--- Requirement 1 ---
Show every line of the entries below that contains the word "point".

--- Excerpted text ---
Whether the cycle can be reversed is not certain. Divine intervention could instantly cure the ills prisoners encounter before, during, and after incarceration. Instantly their educational, economic, and emotional needs could be met without budgetary restrictions. Short of divine intervention, the solution is more elusive. But the value of education and encouragement as compared with incarceration is evident from the countless triumphant stories of the millions of citizens who courageously face life daily with limited resources. Incarceration is not a viable option for these citizens who have found ways to embrace the ambitious desire to succeed in life despite the obstacles.

When I first heard of the penitentiary from my grandmother’s tough love lesson in penology, it was a big word for a scary place with a bad menu. Now, as I understand it, the penitentiary is a big place that houses scary numbers of people who have been convicted of a variety of crimes. The way laws are written today, some inmates may never get another chance to learn about freedom. Breaking the cycle of ignorance and poverty will help place inmates, their relatives, and particularly their children in positions where they can achieve success. Relevant education, positive exposure, and candid communication will ignite the reversal of this monstrous cycle that has overtaken too many in this country.

--- Requirement 2 ---
Translate this sentence from the passage on incarceration into Spanish: "Short of divine intervention, the solution is more elusive."

--- Material for this exercise ---
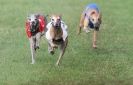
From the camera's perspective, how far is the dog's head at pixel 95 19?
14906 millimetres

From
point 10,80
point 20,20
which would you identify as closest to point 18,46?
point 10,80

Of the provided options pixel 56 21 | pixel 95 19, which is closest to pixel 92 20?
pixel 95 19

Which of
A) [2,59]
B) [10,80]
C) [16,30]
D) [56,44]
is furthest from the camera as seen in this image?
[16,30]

--

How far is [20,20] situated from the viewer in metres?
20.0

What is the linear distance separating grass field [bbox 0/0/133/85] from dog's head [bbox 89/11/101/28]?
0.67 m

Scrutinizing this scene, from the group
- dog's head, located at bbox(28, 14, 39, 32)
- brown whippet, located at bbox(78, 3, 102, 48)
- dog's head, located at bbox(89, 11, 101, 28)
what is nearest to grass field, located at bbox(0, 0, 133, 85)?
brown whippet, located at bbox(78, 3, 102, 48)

--- Task output 1 ---
point 10,80
point 20,20
which would you identify as closest to point 18,46?
point 10,80

--- Task output 2 ---
A falta de una intervención divina, la solución es más esquiva.